───── DATASET ROWS ─────

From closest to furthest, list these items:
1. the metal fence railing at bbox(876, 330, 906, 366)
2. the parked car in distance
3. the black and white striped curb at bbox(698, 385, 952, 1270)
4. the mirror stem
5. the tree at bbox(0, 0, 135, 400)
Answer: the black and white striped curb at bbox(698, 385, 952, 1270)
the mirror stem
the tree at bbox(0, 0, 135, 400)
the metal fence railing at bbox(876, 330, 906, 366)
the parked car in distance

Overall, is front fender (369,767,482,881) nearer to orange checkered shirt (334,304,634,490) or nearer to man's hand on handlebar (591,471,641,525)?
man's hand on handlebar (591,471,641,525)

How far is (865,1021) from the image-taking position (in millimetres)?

─────

▶ _YOUR GOAL_:
Please print every one of the lines above word for word, without changing anything.

▶ _THE COMPLETED TASK_:
From closest to furthest, list these items:
1. the metal fence railing at bbox(876, 330, 906, 366)
2. the parked car in distance
3. the black and white striped curb at bbox(698, 385, 952, 1270)
4. the mirror stem
5. the tree at bbox(0, 0, 135, 400)
Answer: the black and white striped curb at bbox(698, 385, 952, 1270)
the mirror stem
the tree at bbox(0, 0, 135, 400)
the metal fence railing at bbox(876, 330, 906, 366)
the parked car in distance

Overall, is front fender (369,767,482,881) nearer to orange checkered shirt (334,304,634,490) or nearer to man's hand on handlebar (591,471,641,525)?
man's hand on handlebar (591,471,641,525)

How far is (865,1021) from the image-taking position (in millimetres)?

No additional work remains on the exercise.